Demand for British exports declined at the fastest pace since April, when US President Donald Trump announced his global tariffs, according to a closely watched survey.
S&P Global’s purchasing managers’ index declined to 51 from a one-year high of 53.5 registered in August, according to provisional estimates published Tuesday (Sept 23). The reading remained above the 50 threshold, indicating growth, but was below the 53 expected by economists.
The reading was dragged lower by both services and manufacturing, with the slump in factory output intensifying this month. S&P’s gauge of total new orders from abroad recorded its worst reading in five months and firms reported weaker sales to the US and Europe.
Survey respondents cited “weak order books from both domestic and export markets. There were also some specific mentions of lower manufacturing output across the automotive supply chain as a result of plant stoppages at Jaguar Land Rover,” S&P Global said.
The report highlights the lasting damage of US tariffs, even though UK exports face lower barriers than most countries. It underscores Chancellor of the Exchequer Rachel Reeves’ challenge to fill another hole in the public finances at the Nov 26 budget as growth remains elusive and geopolitical tensions intensify. Firms are also turning less optimistic about their prospects in the year ahead amid mounting speculation of tax rises.
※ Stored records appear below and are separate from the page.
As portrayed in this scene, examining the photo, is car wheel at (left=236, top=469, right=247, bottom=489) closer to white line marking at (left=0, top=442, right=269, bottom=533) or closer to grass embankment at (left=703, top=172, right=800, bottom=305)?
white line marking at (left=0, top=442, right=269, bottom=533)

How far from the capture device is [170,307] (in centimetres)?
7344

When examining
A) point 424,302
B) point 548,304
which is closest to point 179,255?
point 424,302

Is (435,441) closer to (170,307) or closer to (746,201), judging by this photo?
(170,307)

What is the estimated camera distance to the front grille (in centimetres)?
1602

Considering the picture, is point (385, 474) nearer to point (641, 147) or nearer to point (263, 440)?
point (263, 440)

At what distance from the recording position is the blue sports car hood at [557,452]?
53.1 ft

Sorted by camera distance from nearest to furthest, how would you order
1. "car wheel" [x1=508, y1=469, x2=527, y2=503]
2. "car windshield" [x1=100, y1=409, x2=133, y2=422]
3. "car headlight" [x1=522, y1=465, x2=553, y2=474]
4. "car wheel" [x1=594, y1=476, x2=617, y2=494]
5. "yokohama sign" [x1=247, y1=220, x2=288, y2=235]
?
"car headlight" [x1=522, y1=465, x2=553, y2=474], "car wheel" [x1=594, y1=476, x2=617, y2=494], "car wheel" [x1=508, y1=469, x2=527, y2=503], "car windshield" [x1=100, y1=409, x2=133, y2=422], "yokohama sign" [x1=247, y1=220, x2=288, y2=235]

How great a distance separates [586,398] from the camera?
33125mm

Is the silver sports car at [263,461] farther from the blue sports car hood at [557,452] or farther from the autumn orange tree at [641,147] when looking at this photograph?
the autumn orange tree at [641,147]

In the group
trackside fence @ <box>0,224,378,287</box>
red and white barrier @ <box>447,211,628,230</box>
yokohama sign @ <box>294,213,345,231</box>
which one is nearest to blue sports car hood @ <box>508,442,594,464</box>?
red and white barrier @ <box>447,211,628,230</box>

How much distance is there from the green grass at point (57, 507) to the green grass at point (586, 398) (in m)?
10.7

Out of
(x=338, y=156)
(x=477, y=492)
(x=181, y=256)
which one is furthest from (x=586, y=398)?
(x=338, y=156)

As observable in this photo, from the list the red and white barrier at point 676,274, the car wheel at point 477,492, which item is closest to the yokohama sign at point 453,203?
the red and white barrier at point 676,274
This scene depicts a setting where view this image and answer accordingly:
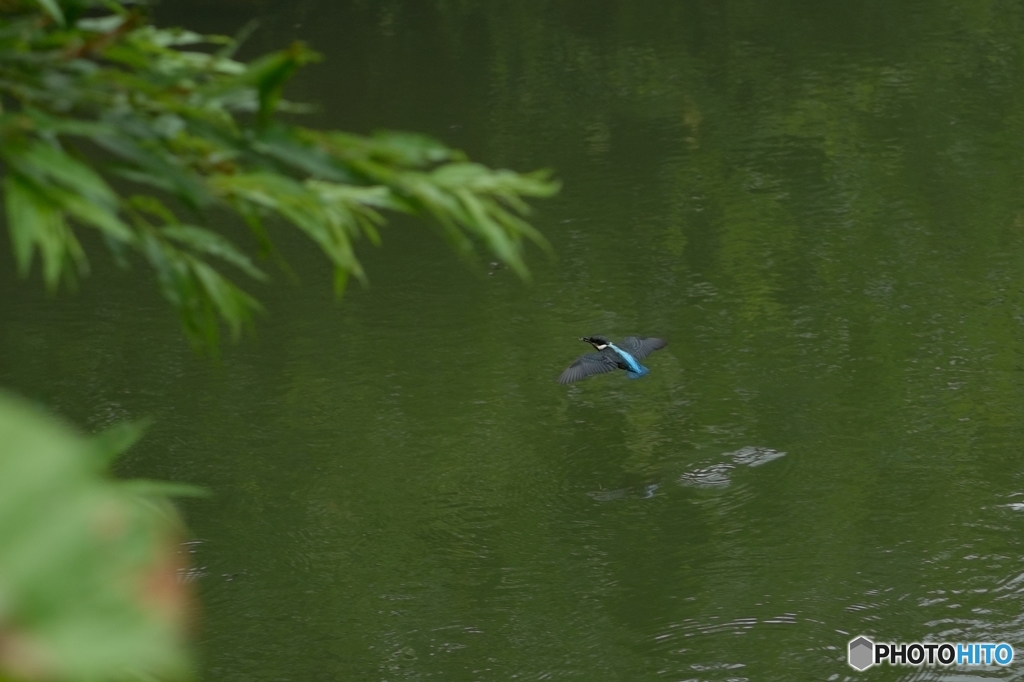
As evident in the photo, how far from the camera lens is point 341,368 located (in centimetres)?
476

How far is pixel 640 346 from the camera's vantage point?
423cm

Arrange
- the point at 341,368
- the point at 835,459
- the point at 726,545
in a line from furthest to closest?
the point at 341,368, the point at 835,459, the point at 726,545

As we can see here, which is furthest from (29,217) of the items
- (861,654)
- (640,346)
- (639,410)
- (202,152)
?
(639,410)

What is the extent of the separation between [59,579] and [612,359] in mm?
3920

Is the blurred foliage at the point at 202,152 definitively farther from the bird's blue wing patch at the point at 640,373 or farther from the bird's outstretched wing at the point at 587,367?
the bird's blue wing patch at the point at 640,373

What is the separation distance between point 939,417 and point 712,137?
9.09 ft

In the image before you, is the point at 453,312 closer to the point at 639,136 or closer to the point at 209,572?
the point at 209,572

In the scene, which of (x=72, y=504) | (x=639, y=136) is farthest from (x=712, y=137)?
(x=72, y=504)

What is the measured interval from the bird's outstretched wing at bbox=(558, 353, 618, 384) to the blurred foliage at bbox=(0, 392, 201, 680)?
3629mm

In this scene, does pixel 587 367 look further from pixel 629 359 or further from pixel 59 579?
pixel 59 579

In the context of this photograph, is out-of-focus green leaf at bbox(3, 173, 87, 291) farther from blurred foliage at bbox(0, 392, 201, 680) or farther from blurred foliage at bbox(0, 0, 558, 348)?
blurred foliage at bbox(0, 392, 201, 680)

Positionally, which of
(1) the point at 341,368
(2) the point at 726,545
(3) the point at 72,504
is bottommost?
(2) the point at 726,545

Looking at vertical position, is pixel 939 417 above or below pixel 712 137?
below

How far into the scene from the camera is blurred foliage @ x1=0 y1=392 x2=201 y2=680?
0.22 m
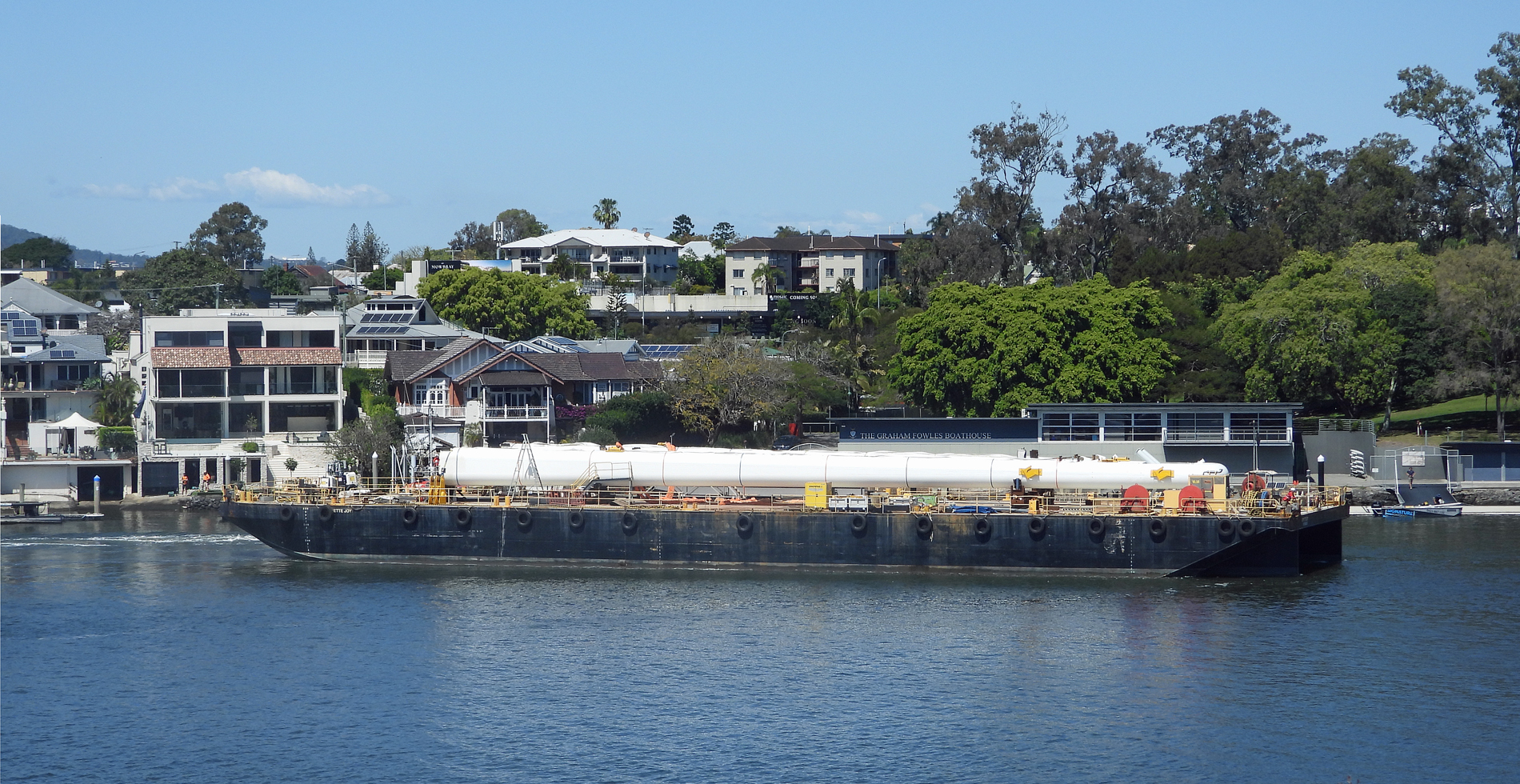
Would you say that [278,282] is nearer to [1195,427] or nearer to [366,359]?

“Alarm bells should be ringing that the economy is faltering, which could help shift the policy debate at the Bank of England back towards a more dovish stance,” said Chris Williamson, chief business economist at S&P Global Market Intelligence.
Firms reported easing pressure from input-price growth, which slowed from the three-month high last month. However, survey respondents cited efforts by suppliers to pass on higher employment costs, as well as rising energy bills and food prices.
Manufacturing output declined at the fastest pace since March, while services activity grew at a slower pace due to weak domestic conditions and heightened geopolitical tensions. Employers continued to scale back jobs to cope with higher costs and lower workloads, with employment declining for the 12th consecutive month.